Notable code and documentation changes

Notable changes this week in Bitcoin Core, C-Lightning, Eclair, LND, Rust-Lightning, libsecp256k1, Bitcoin Improvement Proposals (BIPs), and Lightning BOLTs.

Note: the commits to Bitcoin Core mentioned below apply to its master development branch and so those changes will likely not be released until version 0.21, about six months after the release of the upcoming version 0.20.

  • Bitcoin Core #16224 displays all of the GUI’s translated error messages in both the locale’s language and in English. This can help users find help and quickly describe the problem to developers. Additionally, the English version of the error message is now what is written to the debug log, again to make it easier for developers to comprehend the problem and provide assistance.

  • C-Lightning #3659 has channeld create the penalty transaction, as it has enough information about previous commitment transactions.
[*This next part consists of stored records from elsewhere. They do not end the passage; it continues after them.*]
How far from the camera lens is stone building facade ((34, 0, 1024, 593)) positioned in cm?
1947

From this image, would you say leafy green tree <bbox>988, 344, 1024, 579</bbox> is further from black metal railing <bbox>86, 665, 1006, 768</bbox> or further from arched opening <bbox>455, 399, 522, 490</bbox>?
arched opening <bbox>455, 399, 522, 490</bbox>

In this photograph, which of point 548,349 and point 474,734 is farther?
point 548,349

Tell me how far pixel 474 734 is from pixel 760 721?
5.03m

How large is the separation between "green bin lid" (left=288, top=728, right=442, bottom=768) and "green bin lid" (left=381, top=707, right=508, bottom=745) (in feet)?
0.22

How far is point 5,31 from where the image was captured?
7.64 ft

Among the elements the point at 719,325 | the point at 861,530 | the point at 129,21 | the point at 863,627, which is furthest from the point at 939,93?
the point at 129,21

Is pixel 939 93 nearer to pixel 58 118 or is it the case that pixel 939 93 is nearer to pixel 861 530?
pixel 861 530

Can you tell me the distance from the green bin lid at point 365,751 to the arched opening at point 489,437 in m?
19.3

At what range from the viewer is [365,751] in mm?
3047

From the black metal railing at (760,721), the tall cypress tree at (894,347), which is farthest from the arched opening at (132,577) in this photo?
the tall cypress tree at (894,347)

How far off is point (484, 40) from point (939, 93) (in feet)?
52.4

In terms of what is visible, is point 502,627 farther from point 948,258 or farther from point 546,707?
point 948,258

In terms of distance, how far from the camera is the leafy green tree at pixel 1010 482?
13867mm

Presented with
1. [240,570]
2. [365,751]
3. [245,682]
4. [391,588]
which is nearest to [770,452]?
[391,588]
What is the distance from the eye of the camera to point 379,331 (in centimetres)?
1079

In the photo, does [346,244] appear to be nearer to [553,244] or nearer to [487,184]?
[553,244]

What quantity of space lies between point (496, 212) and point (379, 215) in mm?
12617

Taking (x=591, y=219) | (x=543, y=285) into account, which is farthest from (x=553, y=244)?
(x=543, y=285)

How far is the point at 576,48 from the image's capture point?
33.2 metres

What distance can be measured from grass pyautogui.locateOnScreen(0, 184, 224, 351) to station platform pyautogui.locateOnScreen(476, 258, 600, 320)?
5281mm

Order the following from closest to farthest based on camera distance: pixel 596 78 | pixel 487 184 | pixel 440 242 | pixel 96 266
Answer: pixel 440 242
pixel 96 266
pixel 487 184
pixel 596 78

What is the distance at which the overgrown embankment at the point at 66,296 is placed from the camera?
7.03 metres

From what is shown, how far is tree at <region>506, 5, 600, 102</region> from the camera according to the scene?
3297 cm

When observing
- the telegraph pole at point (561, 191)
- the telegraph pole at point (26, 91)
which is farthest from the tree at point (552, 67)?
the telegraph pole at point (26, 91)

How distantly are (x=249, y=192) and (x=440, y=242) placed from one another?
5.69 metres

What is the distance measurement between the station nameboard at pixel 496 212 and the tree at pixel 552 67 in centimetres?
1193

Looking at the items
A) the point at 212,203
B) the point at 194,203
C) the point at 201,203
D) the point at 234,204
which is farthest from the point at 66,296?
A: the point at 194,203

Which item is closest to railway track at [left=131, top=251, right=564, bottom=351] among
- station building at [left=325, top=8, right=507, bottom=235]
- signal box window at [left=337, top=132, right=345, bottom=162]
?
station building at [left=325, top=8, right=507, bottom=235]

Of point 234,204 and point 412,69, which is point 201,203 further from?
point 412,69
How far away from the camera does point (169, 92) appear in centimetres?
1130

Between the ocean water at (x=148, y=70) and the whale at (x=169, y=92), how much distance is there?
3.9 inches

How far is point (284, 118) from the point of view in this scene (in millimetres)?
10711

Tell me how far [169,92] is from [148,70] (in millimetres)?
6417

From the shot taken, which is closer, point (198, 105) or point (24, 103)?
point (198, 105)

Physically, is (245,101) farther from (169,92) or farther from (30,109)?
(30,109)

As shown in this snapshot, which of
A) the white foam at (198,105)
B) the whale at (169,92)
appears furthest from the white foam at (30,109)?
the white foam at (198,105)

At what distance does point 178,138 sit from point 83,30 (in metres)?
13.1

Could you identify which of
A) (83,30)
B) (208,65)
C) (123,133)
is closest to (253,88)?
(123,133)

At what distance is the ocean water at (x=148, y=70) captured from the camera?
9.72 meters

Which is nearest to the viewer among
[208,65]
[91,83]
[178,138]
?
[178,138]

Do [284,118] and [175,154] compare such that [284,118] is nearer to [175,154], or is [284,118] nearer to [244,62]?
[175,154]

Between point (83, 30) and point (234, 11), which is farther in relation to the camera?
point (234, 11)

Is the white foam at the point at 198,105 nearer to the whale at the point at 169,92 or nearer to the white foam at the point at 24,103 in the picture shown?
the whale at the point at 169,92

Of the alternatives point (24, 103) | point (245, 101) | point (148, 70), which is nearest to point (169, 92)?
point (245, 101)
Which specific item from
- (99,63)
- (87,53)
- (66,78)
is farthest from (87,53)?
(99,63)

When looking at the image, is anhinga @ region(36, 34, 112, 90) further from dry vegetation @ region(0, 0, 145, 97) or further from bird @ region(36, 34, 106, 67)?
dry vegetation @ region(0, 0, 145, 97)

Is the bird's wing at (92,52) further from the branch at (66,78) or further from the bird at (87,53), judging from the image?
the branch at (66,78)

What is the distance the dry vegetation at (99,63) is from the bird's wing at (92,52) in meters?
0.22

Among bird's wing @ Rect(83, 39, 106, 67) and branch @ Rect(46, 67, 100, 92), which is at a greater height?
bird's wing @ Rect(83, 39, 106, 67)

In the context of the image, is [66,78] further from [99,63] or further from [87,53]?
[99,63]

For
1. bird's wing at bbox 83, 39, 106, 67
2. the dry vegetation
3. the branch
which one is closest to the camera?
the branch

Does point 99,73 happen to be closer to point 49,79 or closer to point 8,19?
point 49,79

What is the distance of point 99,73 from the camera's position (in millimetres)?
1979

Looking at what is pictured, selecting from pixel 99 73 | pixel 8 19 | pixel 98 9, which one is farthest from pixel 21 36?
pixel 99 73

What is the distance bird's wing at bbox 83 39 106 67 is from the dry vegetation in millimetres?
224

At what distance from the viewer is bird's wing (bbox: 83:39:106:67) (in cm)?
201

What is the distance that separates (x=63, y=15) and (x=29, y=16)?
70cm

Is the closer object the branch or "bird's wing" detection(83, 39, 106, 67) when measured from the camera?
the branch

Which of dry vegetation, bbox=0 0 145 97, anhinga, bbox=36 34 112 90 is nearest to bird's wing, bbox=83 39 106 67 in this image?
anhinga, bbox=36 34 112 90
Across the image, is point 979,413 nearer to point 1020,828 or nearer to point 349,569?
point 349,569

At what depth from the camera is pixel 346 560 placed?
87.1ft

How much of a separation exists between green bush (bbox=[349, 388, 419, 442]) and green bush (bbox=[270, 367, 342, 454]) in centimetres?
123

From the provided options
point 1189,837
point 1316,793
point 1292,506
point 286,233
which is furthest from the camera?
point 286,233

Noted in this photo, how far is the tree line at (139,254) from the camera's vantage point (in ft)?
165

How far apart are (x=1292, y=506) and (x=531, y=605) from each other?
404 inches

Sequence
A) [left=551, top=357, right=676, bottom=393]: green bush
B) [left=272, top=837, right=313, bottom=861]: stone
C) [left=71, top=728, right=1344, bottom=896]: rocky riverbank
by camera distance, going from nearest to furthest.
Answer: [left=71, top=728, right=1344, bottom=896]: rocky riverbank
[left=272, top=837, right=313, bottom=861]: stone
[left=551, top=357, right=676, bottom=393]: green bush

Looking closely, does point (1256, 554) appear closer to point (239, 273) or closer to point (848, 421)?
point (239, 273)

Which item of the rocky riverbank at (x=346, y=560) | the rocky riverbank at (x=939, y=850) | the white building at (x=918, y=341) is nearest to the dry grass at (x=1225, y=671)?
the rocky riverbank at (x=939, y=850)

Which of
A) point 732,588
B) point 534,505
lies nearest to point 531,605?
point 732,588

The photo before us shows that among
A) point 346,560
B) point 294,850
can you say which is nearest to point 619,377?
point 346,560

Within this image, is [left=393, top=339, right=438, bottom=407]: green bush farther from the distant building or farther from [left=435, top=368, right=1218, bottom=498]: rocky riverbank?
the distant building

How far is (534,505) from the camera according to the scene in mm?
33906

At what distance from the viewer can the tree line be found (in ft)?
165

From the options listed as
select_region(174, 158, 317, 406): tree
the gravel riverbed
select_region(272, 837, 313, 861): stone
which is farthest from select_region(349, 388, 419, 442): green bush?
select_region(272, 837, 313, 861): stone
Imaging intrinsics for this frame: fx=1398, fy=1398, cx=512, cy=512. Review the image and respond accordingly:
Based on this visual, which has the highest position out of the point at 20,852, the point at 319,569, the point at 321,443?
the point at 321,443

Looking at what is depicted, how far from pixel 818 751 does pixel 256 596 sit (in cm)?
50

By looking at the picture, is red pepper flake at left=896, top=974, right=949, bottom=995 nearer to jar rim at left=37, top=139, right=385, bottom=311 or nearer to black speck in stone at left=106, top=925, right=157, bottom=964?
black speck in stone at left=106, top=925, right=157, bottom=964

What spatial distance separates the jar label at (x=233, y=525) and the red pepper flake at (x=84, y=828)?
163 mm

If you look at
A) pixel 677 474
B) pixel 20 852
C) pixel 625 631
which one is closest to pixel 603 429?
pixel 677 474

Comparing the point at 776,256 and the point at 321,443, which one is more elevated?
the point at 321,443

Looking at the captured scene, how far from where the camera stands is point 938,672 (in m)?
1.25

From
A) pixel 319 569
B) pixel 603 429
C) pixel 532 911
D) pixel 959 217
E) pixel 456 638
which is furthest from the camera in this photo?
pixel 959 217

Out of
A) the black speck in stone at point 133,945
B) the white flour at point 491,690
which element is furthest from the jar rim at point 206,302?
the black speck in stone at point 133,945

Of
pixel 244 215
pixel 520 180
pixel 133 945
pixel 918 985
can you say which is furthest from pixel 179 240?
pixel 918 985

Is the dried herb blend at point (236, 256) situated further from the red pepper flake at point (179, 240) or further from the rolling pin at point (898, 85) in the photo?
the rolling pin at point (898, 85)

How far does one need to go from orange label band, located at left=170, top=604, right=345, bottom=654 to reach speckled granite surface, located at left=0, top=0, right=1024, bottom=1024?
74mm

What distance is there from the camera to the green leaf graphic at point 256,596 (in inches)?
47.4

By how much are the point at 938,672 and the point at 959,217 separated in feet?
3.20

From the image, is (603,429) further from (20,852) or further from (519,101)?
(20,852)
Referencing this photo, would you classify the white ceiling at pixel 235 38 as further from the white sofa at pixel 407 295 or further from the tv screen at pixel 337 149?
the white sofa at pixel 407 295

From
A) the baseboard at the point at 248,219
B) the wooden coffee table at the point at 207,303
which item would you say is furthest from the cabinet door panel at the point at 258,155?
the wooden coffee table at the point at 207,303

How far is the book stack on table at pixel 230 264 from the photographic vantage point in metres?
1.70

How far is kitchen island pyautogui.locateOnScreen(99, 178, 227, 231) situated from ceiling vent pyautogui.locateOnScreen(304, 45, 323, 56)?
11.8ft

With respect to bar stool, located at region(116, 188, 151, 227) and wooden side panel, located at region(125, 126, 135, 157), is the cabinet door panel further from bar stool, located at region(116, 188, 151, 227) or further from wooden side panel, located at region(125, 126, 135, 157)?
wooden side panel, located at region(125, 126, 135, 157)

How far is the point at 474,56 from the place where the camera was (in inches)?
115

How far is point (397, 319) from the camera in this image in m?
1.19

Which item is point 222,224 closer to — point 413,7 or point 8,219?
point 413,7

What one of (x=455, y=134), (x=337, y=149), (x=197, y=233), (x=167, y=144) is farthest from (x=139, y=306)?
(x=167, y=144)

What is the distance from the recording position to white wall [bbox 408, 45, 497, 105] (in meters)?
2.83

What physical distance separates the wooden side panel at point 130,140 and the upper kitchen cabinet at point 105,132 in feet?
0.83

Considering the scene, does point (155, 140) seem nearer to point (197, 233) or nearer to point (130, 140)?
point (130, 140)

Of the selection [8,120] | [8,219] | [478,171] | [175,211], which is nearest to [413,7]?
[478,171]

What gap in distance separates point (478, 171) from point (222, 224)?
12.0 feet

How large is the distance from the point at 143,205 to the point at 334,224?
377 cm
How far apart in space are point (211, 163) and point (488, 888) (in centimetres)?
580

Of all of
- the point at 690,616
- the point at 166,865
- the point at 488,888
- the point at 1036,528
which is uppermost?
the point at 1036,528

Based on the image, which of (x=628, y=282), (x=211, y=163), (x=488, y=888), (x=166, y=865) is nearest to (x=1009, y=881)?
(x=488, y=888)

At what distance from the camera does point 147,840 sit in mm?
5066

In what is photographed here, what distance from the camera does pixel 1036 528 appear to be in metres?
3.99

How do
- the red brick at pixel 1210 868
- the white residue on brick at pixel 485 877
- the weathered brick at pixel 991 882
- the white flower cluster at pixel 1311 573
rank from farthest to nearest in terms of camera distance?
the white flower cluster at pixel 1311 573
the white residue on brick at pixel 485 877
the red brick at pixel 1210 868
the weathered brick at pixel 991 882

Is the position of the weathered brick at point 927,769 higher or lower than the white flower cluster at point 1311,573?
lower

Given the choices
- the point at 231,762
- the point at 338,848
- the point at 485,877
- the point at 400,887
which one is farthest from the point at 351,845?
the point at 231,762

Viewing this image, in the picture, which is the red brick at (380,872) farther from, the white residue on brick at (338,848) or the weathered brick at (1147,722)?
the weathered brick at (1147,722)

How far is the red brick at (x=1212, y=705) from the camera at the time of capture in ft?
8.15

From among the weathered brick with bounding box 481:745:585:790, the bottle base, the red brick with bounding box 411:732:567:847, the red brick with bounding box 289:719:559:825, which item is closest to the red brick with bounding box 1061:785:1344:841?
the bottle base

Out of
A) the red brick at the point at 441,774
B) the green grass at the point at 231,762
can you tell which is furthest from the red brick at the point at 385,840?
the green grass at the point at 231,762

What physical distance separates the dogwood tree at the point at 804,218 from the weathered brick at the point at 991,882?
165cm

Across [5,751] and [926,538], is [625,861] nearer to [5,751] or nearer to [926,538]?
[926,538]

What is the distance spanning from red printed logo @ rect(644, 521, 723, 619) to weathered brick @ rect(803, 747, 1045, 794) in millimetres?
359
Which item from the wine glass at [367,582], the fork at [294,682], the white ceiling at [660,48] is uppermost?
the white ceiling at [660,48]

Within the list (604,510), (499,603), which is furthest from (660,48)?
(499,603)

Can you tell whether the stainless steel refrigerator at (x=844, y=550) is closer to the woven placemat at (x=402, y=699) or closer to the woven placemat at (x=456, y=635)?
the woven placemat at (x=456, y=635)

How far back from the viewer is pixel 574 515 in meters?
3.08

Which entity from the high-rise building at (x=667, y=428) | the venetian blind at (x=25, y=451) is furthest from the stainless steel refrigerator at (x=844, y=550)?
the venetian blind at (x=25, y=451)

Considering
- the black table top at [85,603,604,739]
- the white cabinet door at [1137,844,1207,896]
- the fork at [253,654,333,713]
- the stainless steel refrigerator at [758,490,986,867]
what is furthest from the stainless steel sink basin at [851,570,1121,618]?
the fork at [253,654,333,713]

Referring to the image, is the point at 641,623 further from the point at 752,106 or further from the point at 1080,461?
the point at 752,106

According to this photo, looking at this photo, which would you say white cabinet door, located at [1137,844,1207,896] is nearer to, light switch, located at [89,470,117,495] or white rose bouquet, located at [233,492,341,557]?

With this change, C-Lightning now supports watchtowers, such as Talaia’s The Eye of Satoshi watchtower. Possible future extensions are to include the HTLC transactions for watchtower settlement and to generate penalty transactions for commitments created before the watchtower plugin was activated.

  • Rust-Lightning #539 adds support for option_static_remotekey channels and requires connecting peers to support this feature. In the case of data loss on your end, this feature allows your channel counterparty to pay an untweaked key agreed upon during the initial channel open, which will close the channel and allow your wallet to spend your funds. See Newsletter #67 for more details on this feature.

  • LND #4139 extends the gettransactions and listsweeps RPCs to allow passing start and end block heights to only retrieve transactions confirmed within that block range. A value of -1 for the end height may be used to also list unconfirmed transactions.


  1. “You keep the wallet connected to the computer, and the connected computer runs a watch-only lightning wallet, and then communicates with the hardware wallet for signatures on transactions that strictly increase the balance of your channel.” —Excerpt from the rough transcript of a talk about hardware wallets by Stephan Snigirev; transcript by Bryan Bishop 

  2. In the existing BIP341 specification of taproot, each input commits to the outpoints of every input included in the transaction. Outpoints are the txid and output index (vout) of the output being spent. Txids are a hash of most parts of the transaction containing that output. So a commitment to an outpoint is a commitment to a txid which is a commitment to the previous output (including the output’s scriptPubKey).